Task A: Copy the passage of the campervan thread below, word for word, between "Don't worry about" and "in a big car.", inclusive.
Task B: Decide whether each statement agrees with the campervan thread below, answering yes or no and quoting the deciding words: (i) steco1958 drives a 7.5m long unit; (ii) tonyt gives a monthly price for motorhome hire; (iii) erneboy says parts of Devon have narrow roads.

# Campervan Trip Around Uk



## gilesl (May 1, 2012)

We will be travelling from Australia in August 2013 to have 2-3 month trip around the UK and Europe. We really wanted to do the UK especially in a campervan but are reading so many forums where people are saying it is hard to manouvre a campervan through country roads, villages etc. A common comment is that it is more expensive than a rental car and B&B. I thought I would post this comment on a motorhoming forum to get some feedback from experienced motorhomers. Thanks.


----------



## steco1958 (Mar 5, 2009)

It depends on the size of your campervan, and the areas you are likely to visit i.e. Cornwall, there are some very narrow lanes, however I have a 7.5m long unit, and only the very tiniest norrowest roads stop us getting places.


----------



## locovan (Oct 17, 2007)

http://www.motorhomefacts.com/modules.php?name=Campsites&op=showukmap

Click on each area and plan the campsites you would like to stay at.
As steve said it depends what size M/Home but we in the UK get around so you will have no problem if in a campervan.
Good luck


----------



## tonyt (May 25, 2005)

I doubt you'd have a problem driving an averaged sized motorhome through England's countryside, tens of thousands of UK motorhome drivers manage quite well.

Cost might be a different matter. I don't know what the cost of MH hire would be but an Avis smallish car would be between £550 and £600 a month. If you were to use budget hotels, like Premier Inn, they would set you back between £40 and £60 a night (depending where and what cancellation terms you want). 

B&B's can range from very cheap to extremely expensive.

No doubt someone will be along with some mh hire costs but Mr Google has it all.


----------



## erneboy (Feb 8, 2007)

Don't worry about getting around, generally it's not a problem. Some place such as parts of Devon do have narrow roads but they would be tricky even in a big car. 

As for villages etc. I haven't had a problem there, a good rule of thumb is that if a road looks too narrow don't go down it. If you are in doubt park and walk a bit to see. 

Usually if you do make a mistake it's not difficult to find a place to turn round. That kind of thing is very rare, unless of course you thinking of a really big van, say 10m plus.

I suppose I should qualify all that by saying that it may depend on how big a vehicle you are used to driving and are comfortable with, Alan.


----------



## Zebedee (Oct 3, 2007)

gilesl said:


> . . . reading so many forums where people are saying it is hard to manouvre a campervan through country roads, villages etc.


Which people??

Probably those who don't have a motorhome and have never driven one. 

Ask yourself if there would be so many motorhomes in Britain if it was that difficult to get around.

Then do a Google search for campsites in the UK. Every one will have access for caravans, and they are a whole lot more problematic than a motorhome . . . and you will find campsites just about everywhere!

Source material:
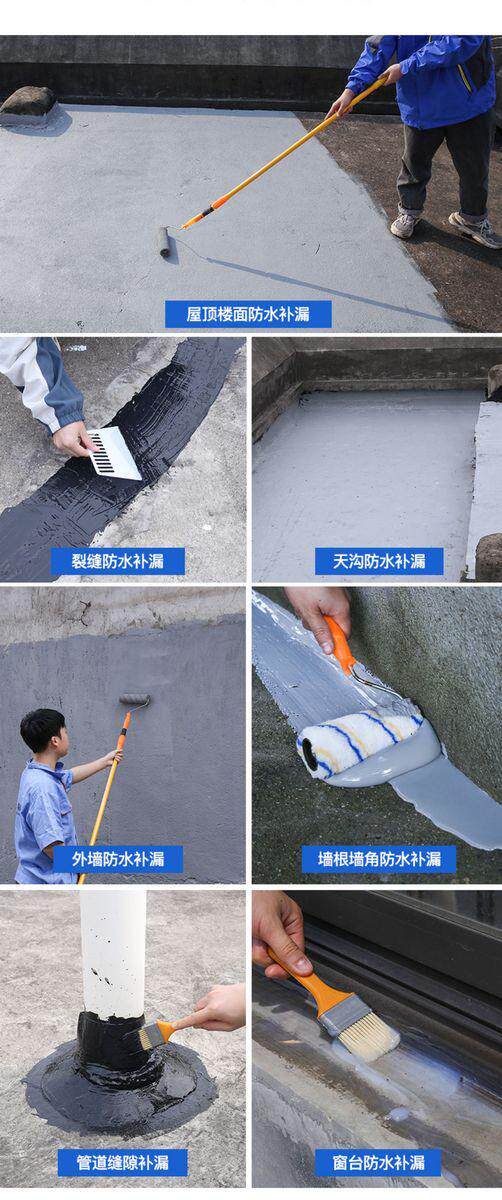 屋顶楼面防水补漏

裂缝防水补漏

天沟防水补漏

外墙防水补漏

墙根墙角防水补漏

管道缝隙补漏

窗台防水补漏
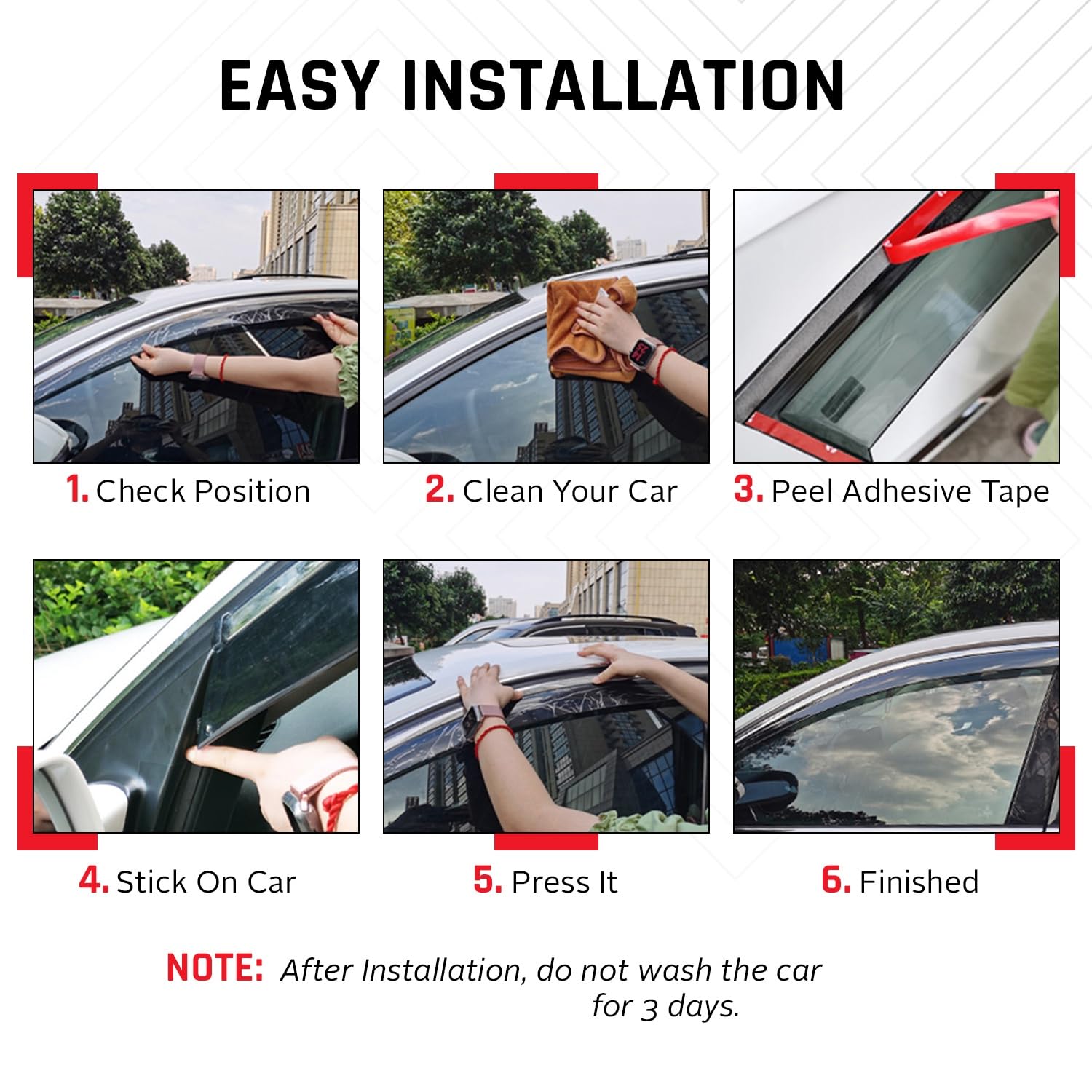 EASY INSTALLATION

1. Check Position

2. Clean Your Car

3. Peel Adhesive Tape

4. Stick On Car

5. Press It

6. Finished

NOTE: After Installation, do not wash the car for 3 days.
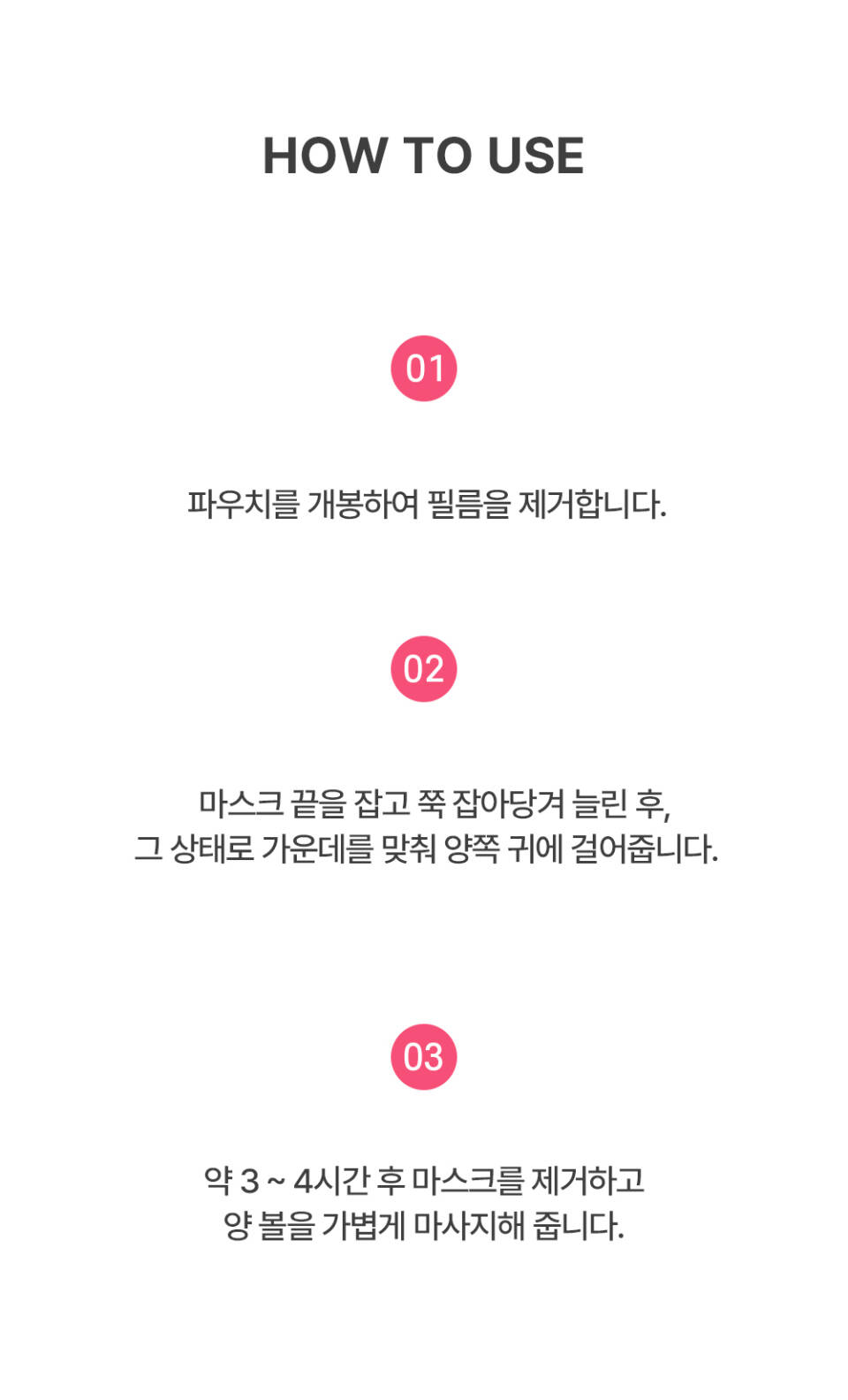 HOW TO USE

01

파우치를 개봉하여 필름을 제거합니다.

02

마스크 끝을 잡고 쭉 잡아당겨 늘린 후,
그 상태로 가운데를 맞춰 양쪽 귀에 걸어줍니다.

03

약 3 ~ 4시간 후 마스크를 제거하고
양 볼을 가볍게 마사지해 줍니다.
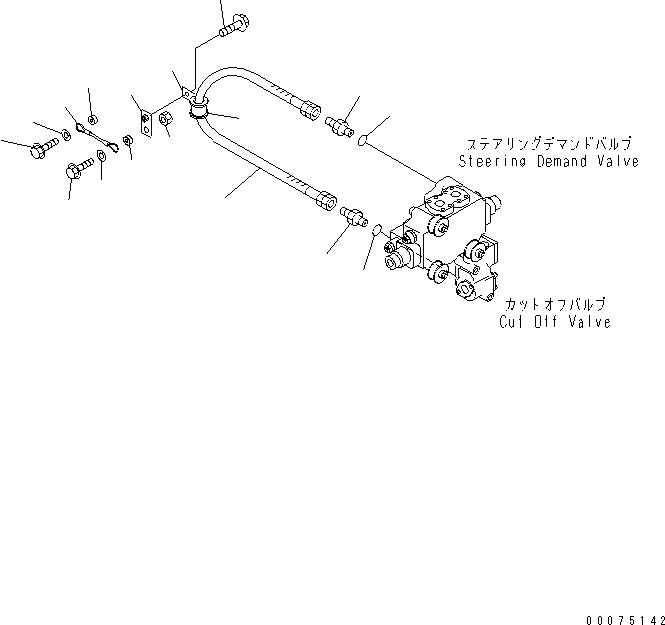 ステアリングデマンドバルブ
Steering Demand Valve

カットオフバルブ
Cut Off Valve

00075142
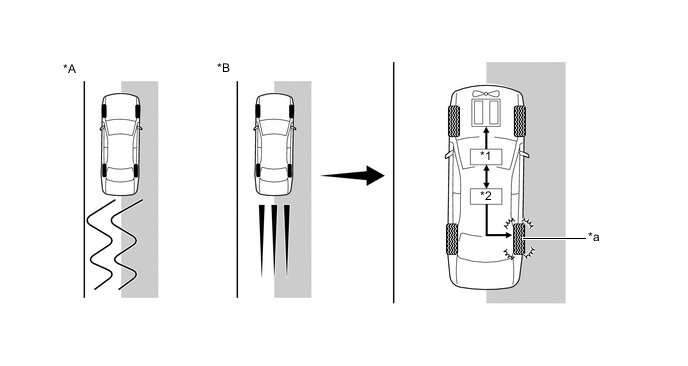 *A

*B

*1

*2

*a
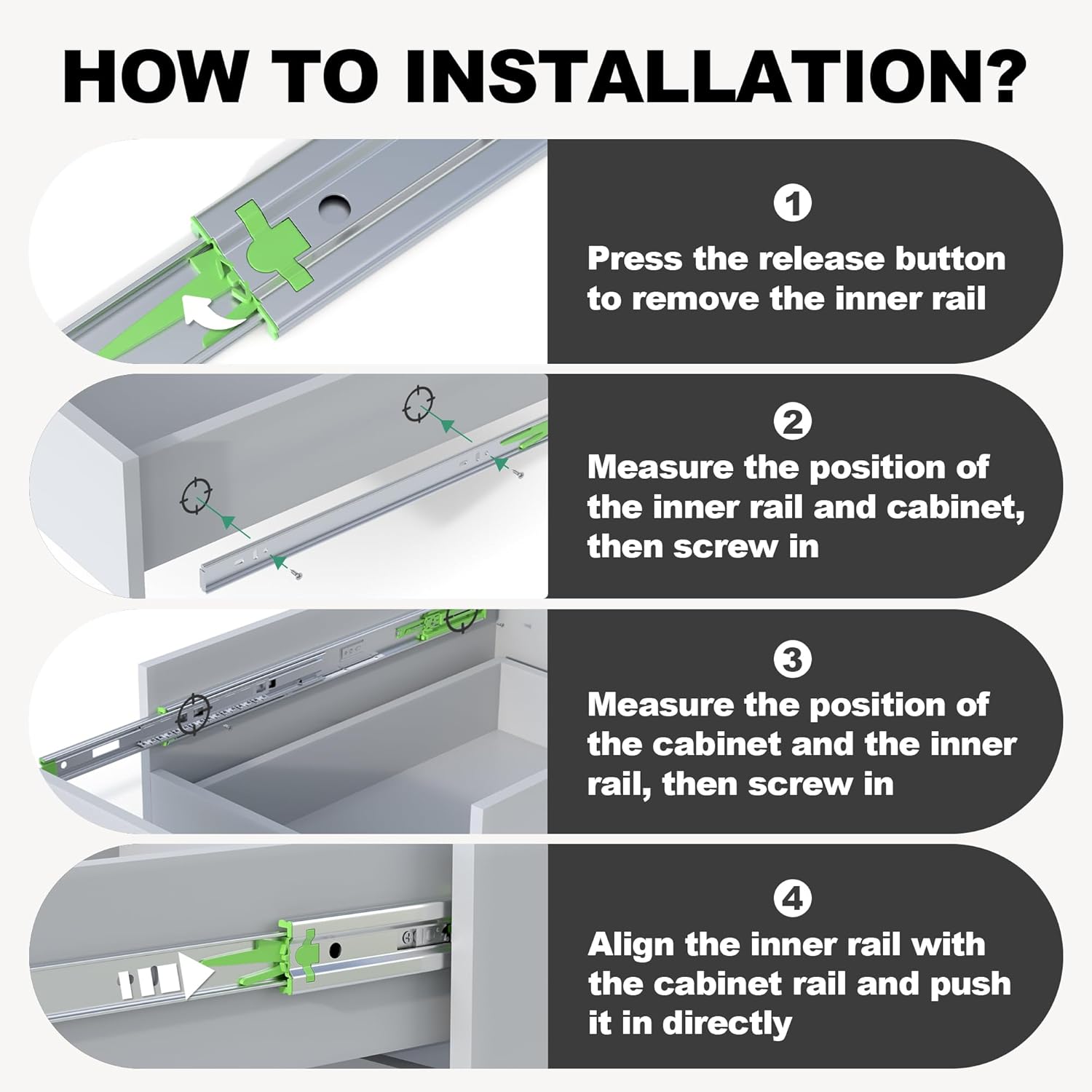 HOW TO INSTALLATION?

1
Press the release button to remove the inner rail

2
Measure the position of the inner rail and cabinet, then screw in

3
Measure the position of the cabinet and the inner rail, then screw in

4
Align the inner rail with the cabinet rail and push it in directly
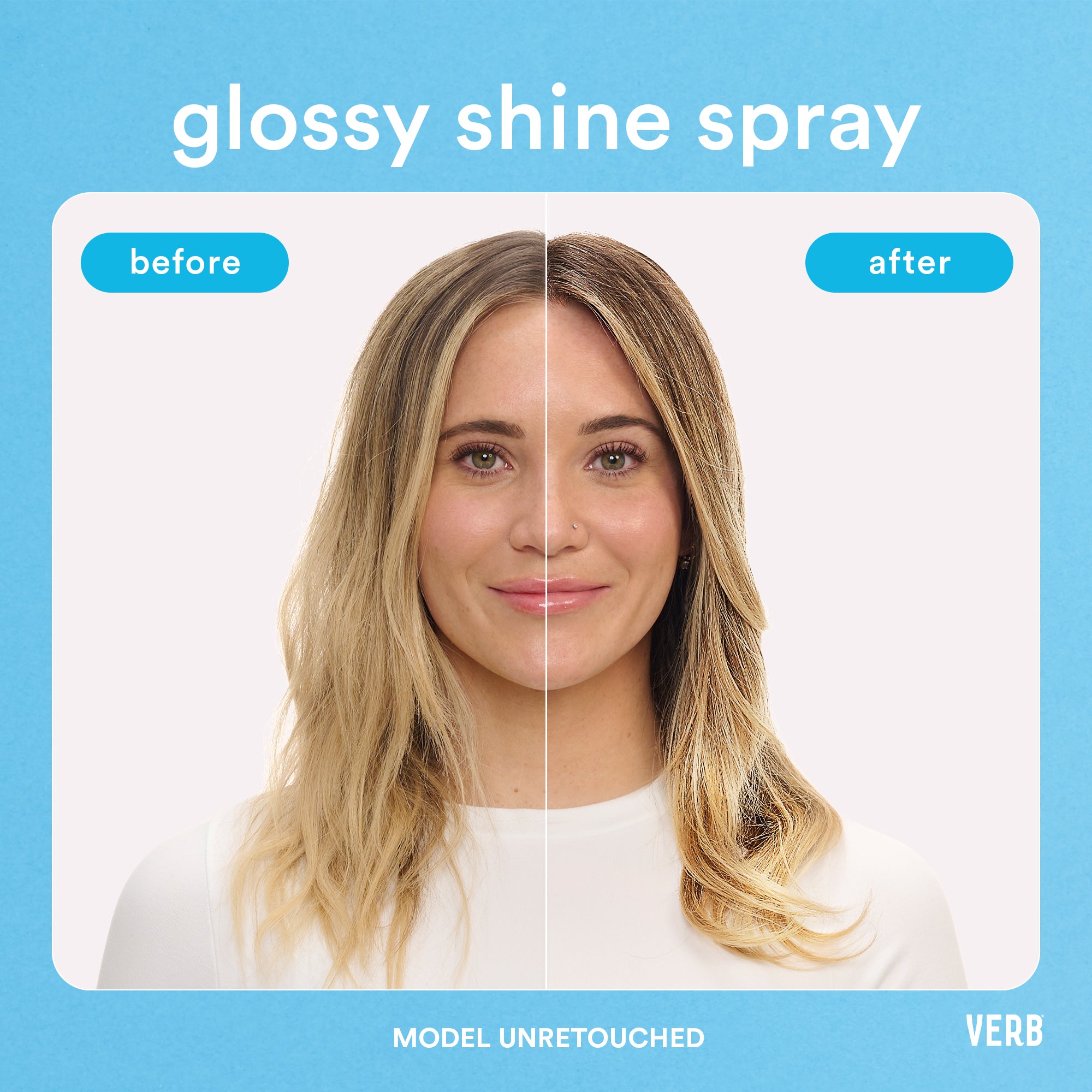 glossy shine spray

before

after

MODEL UNRETOUCHED

VERB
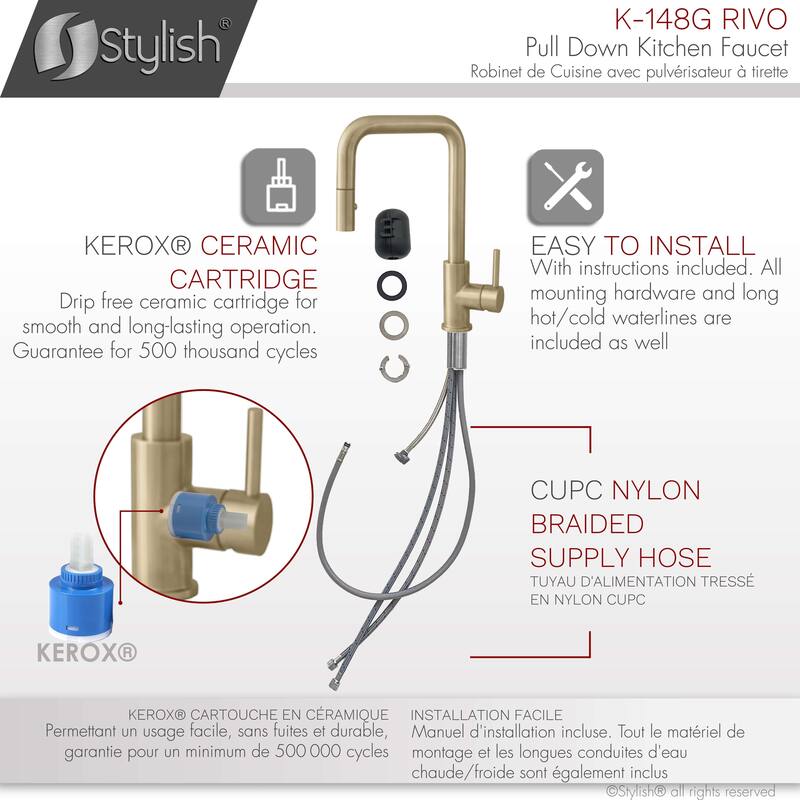 Stylish®

K-148G RIVO
Pull Down Kitchen Faucet
Robinet de Cuisine avec pulvérisateur à tirette

KEROX® CERAMIC CARTRIDGE
Drip free ceramic cartridge for smooth and long-lasting operation. Guarantee for 500 thousand cycles

EASY TO INSTALL
With instructions included. All mounting hardware and long hot/cold waterlines are included as well

CUPC NYLON BRAIDED SUPPLY HOSE
TUYAU D'ALIMENTATION TRESSÉ EN NYLON CUPC

KEROX®

KEROX® CARTOUCHE EN CÉRAMIQUE
Permettant un usage facile, sans fuites et durable, garantie pour un minimum de 500 000 cycles

INSTALLATION FACILE
Manuel d'installation incluse. Tout le matériel de montage et les longues conduites d'eau chaude/froide sont également inclus

©Stylish® all rights reserved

Response area A:
Don't worry about getting around, generally it's not a problem. Some place such as parts of Devon do have narrow roads but they would be tricky even in a big car.

Response area B:
(i) Yes: "I have a 7.5m long unit"
(ii) No: "I don't know what the cost of MH hire would be"
(iii) Yes: "Some place such as parts of Devon do have narrow roads"